**Fragmento:**

◆ ◆ ◆

Juan Vicente YagoPoco antes de morir, Prince volvió a la primera línea del
pop. Llegó con dos discos, uno en
cada bolsillazo de la casaca siglo XVIII que solía vestir desde aquel Purple rain
de los años ochenta. Volvió, como volvieron otras viejas glorias, a tapar con
sus excedentes de talento las bochornosas calvas artísticas del siglo XXI.
Regresaban los veteranos a cargar
sobre su espalda las torpezas de sus hijos. Hacían falta retornos inverosímiles
para demostrar a las nuevas generaciones que la música es algo más que focos,
escenario, atuendo y alardes vocales. A estos viejos músicos les ocurrió como a
los abuelos de familia: no podían soportar que sus herederos dejaran lo
sustancial por lo adyacente, lo principal por lo secundario; que descuidaran su
paternidad en aras de un alargamiento ficticio de la juventud.
Los adultos actuales,
como el pop contemporáneo, padecen
infantilismo. La música y la familia pierden octanos; y los abuelos, viendo los
peligros de semejante coyuntura —la muerte de la calidad y la desintegración
social—, acudieron al rescate valiéndose de los métodos tradicionales. Con el
futuro no se juega, y la buena comida esperando en un hogar no falla, como
tampoco falla la buena música envuelta en la estética resultona de los
hipercreativos ochenta.

◆ ◆ ◆

**Registros mostrados:**

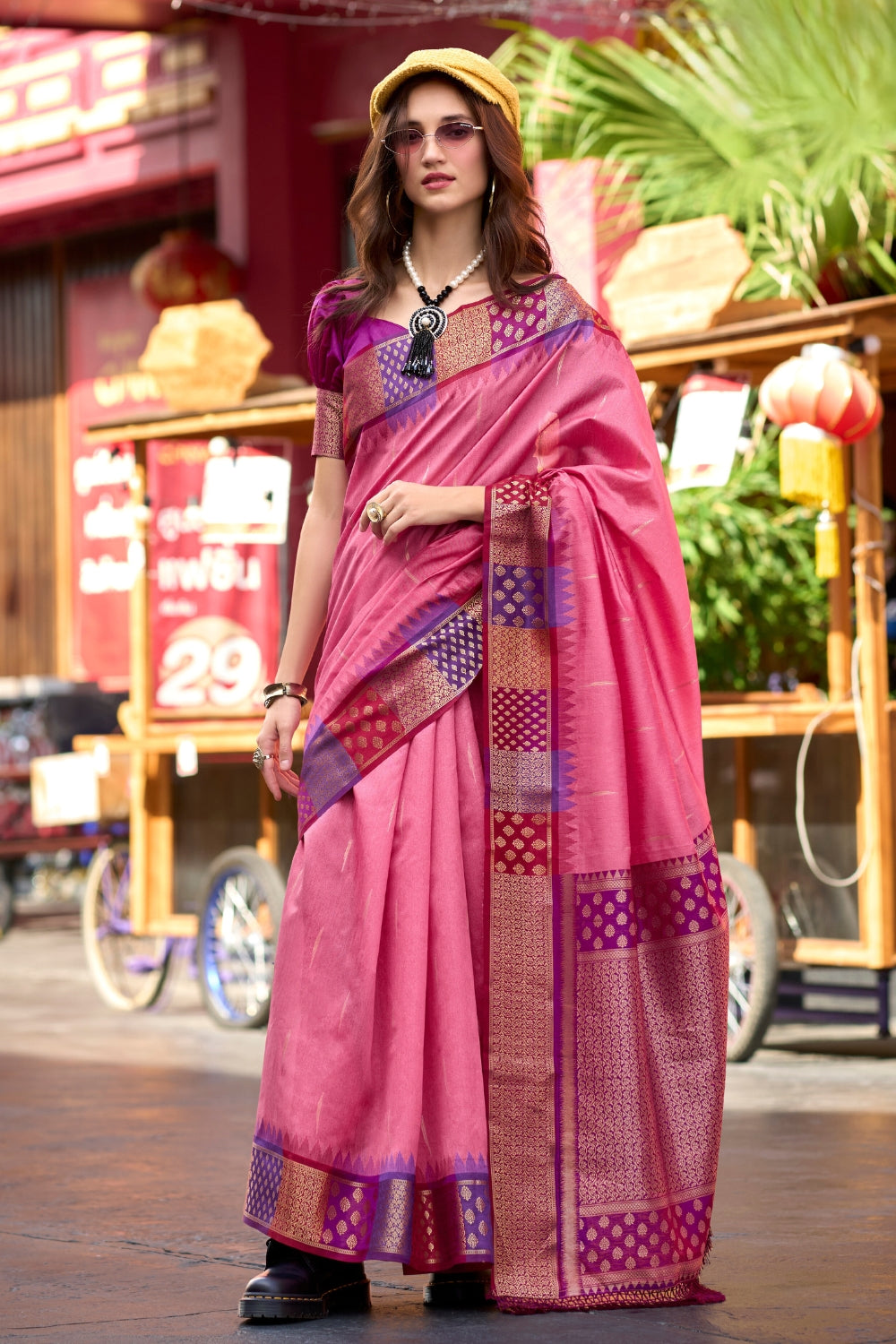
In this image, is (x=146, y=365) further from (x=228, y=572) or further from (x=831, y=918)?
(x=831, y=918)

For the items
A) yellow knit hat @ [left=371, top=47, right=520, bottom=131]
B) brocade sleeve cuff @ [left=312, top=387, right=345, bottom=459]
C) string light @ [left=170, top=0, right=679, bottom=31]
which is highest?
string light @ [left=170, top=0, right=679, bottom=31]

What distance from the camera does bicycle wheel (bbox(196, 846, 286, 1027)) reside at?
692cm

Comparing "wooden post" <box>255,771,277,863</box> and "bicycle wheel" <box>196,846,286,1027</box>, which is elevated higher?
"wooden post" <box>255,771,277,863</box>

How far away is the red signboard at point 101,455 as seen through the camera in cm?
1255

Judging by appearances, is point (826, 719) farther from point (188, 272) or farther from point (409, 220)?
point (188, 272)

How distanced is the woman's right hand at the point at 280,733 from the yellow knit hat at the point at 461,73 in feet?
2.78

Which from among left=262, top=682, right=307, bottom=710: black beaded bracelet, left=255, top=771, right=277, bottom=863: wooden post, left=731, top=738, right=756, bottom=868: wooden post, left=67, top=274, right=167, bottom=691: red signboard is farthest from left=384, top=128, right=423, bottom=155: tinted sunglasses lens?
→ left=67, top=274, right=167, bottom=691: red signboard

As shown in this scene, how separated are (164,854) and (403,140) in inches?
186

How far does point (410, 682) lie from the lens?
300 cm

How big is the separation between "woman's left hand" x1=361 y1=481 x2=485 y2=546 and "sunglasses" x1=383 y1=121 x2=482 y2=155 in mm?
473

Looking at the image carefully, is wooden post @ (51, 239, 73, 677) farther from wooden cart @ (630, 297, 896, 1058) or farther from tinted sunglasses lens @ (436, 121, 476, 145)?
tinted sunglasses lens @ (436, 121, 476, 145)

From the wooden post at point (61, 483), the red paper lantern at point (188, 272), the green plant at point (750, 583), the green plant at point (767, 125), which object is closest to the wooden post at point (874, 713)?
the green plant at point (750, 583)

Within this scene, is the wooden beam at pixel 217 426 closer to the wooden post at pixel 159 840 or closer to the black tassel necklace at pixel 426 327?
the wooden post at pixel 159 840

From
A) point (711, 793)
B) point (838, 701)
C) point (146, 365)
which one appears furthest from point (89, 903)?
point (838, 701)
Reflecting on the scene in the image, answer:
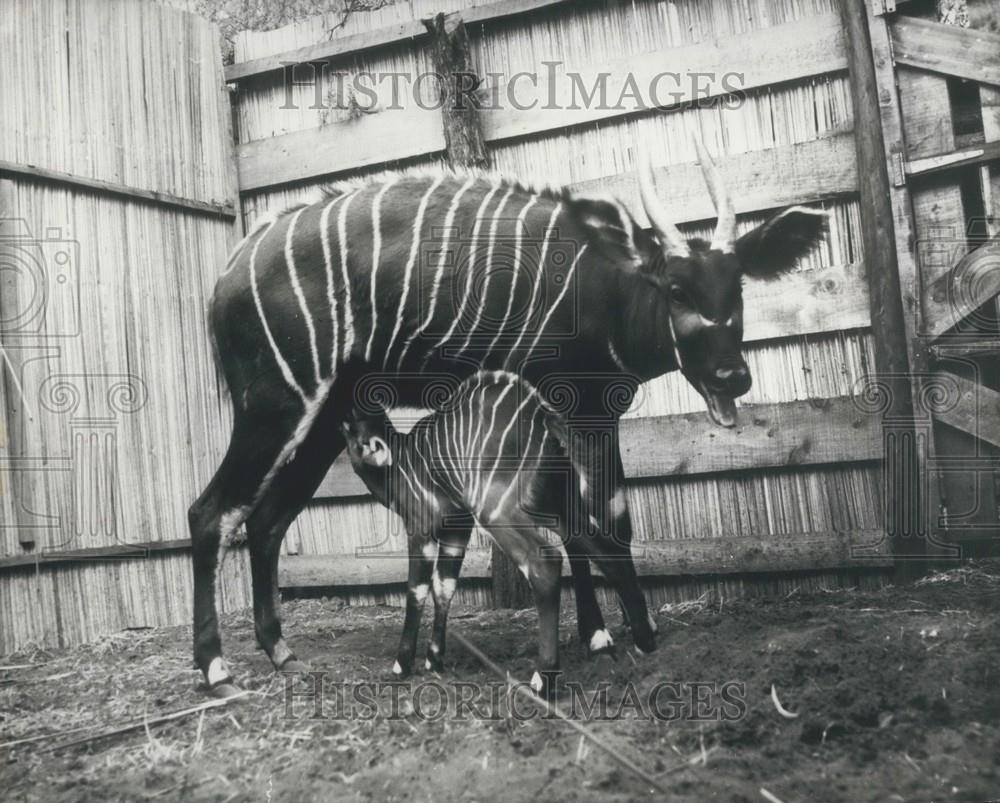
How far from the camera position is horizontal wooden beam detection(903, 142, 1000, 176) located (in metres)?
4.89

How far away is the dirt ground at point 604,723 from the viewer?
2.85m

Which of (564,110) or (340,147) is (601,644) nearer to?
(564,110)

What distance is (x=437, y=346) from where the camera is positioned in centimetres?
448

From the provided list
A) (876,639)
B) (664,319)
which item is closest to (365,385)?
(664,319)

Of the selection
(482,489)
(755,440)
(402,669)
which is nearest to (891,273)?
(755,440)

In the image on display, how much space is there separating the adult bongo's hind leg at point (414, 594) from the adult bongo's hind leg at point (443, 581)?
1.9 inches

◆ ◆ ◆

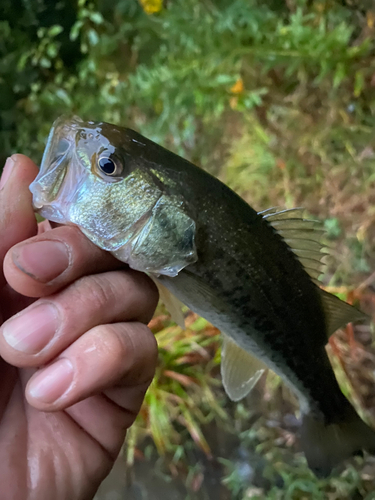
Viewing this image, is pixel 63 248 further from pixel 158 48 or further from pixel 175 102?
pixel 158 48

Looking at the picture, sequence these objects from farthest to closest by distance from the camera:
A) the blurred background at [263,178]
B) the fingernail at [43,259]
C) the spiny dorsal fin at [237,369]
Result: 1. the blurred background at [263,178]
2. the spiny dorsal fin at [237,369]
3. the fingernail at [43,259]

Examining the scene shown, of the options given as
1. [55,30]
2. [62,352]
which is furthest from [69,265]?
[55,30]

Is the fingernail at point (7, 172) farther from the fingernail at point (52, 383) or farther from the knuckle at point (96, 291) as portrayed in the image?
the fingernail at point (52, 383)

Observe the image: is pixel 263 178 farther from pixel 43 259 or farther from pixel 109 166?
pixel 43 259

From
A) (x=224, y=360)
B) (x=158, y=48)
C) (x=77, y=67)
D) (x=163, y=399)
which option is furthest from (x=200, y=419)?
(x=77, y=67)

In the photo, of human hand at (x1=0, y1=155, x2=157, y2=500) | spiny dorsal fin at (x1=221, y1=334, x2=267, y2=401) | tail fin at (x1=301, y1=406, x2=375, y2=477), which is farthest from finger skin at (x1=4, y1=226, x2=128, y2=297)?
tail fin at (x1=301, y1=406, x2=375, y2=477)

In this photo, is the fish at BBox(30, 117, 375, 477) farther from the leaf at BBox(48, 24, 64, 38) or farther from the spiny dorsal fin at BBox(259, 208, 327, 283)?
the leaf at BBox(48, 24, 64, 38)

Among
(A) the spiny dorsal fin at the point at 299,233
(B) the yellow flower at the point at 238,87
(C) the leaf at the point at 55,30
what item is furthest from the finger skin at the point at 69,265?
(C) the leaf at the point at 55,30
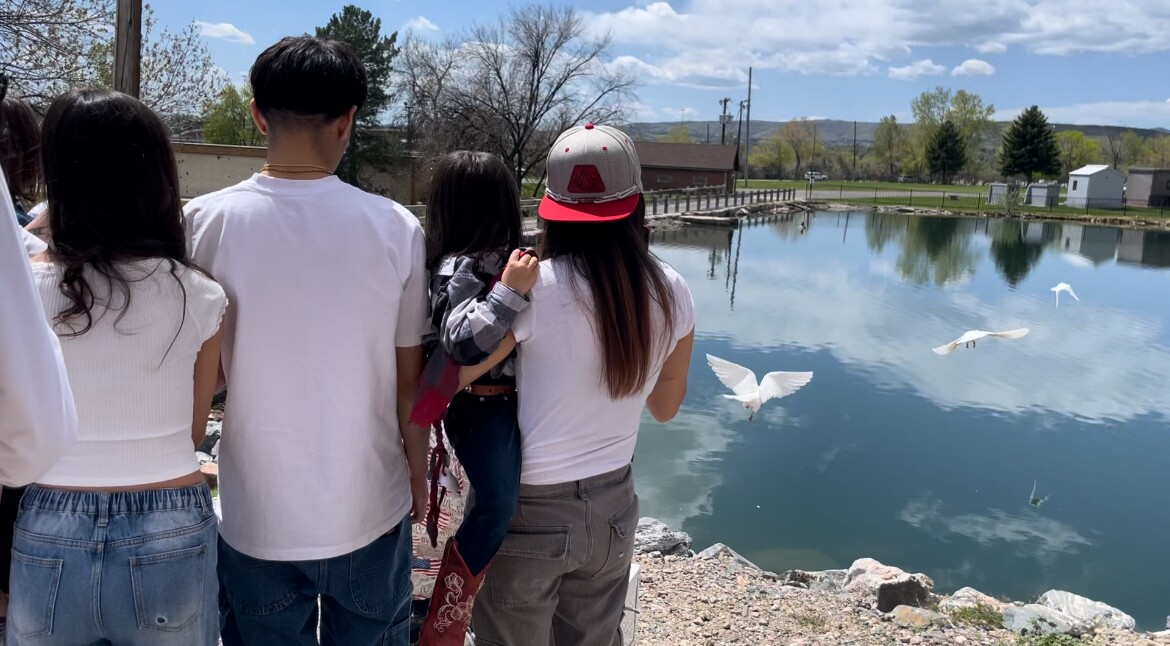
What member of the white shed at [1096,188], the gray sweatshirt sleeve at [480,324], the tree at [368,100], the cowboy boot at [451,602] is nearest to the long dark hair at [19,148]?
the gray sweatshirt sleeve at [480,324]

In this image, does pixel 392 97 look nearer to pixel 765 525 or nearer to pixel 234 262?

◆ ◆ ◆

**Tareas y ejercicios:**
1 > Indica si cada afirmación coincide con el fragmento sobre el regreso de Prince. Responde sí o no y cita literalmente las palabras del fragmento que lo deciden. (a) Prince volvió con un solo disco. (b) Los adultos actuales padecen infantilismo. (c) La casaca que solía vestir Prince era del siglo XIX.
2 > Prolonga el fragmento sobre el regreso de Prince con un párrafo que empiece justo después de su última frase.
Los registros no tienen ningún papel en esto.

**Respuestas:**
1 >
(a) No: "Llegó con dos discos".
(b) Sí: "Los adultos actuales, como el pop contemporáneo, padecen infantilismo."
(c) No: "la casaca siglo XVIII que solía vestir".

2 >
Regresó Prince con su virtuosismo y su casaca; y volvió
la yaya con su puchero y su compañía. Volvió algo porque había poco; vuelve
todo porque no hay nada. Prince, como una clueca musical, reapareció para cobijar
bajo las alas de su casacón al pop
decadente y repetitivo, al pop
desfallecido e incapaz de mediar con decoro el segundo decenio del nuevo siglo.
Los abuelos acudieron a salvar los muebles de sus vástagos musicales o
biológicos; prolongaron su época esperando que los responsables de la siguiente
pudiesen hallar la madurez y el talento perdidos.
Prince guardaba en su casaca la esencia del pop auténtico, el resorte para fascinar
masas, el secreto del éxito, y tuvo que retrasar su jubilación —como David
Bowie, como U2, como los Rolling Stones— porque no veía continuadores dignos de
su legado. No era nostalgia de lo pretérito, ni miedo a finalizar su carrera:
era puro sentido de la responsabilidad, esfuerzo adicional, favor que le hizo a
la vaciedad y la ineptitud que sufrían sus epígonos.
Con
su casaca ilustrada y sus intemporales pasos de baile, Prince, costalero
artístico, arrimó el hombro para sostener la dignidad musical; dilató su
carrera como tantos ancianos dilatan su paternidad: para llenar en lo posible
un vacío injustificable que, sin embargo, se ha ido cronificando.
Muy
mal debió verlo el genio de Minneapolis para volver con las faltriqueras de la
casaca repletas de discos.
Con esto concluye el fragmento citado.